● EXERCISE GOAL
According to the passage on the court of Common Pleas, why was that court separated from the curia regis?

● DOCUMENT TEXT
= = =

The court of Common Bench or Common Pleas—The jurisdiction of this court—Actions real, personal, or mixt—The court of Exchequer—The jurisdiction of this court—Exchequer chamber—The judicature of Parliament.
The next of the superior courts, is the Common Bench, or Common Pleas, as it is more commonly called, being the proper court for the determining suits between subjects, wherein the king is not concerned; and upon the multiplication of business in the curia regis, it was separated from it, for the more speedy and easy dispatching the affairs of the people. As in the very old times the king often sat in person in the curia regis, and that he might have an opportunity of so doing when he pleased, that court always followed the king wherever he went within the kingdom of England; and in those days it was customary for the kings to take progresses; and reside in the different seasons of the year in different parts of the kingdom, as we see, by the variety of places where the parliaments were held in old times. The same practice of the courts and the records following the person of the king continued in France longer than in England. For when king John was taken by the black prince at the battle of Poictiers, the antient records of that kingdom were lost, and there are scarce any now remaining there, of what had passed previous to that time, except enrolments made since, of the antient charters that were in the hands of the subjects.

= = =

● EXERCISE DATA

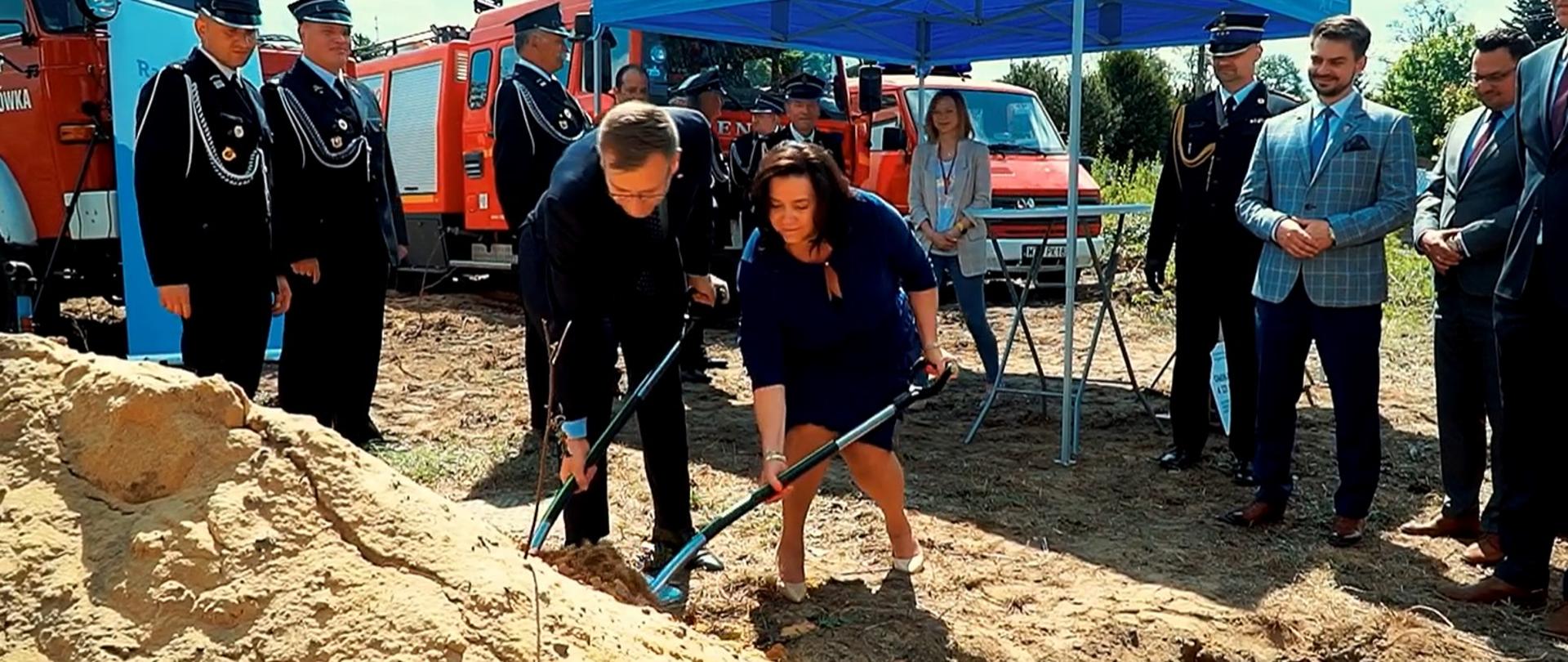 Wójt gminy Radziejowice Urszula Ciężka i sekretarz stanu w Ministerstwie Aktywów Państwowych Maciej Małecki wbijają łopaty w hałdę piasku. Wokół nich stoją ludzie. W tle stoją strażackie wozy bojowe.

= = =

● RESULT BELOW
It was separated upon the multiplication of business in the curia regis, for the more speedy and easy dispatching of the affairs of the people.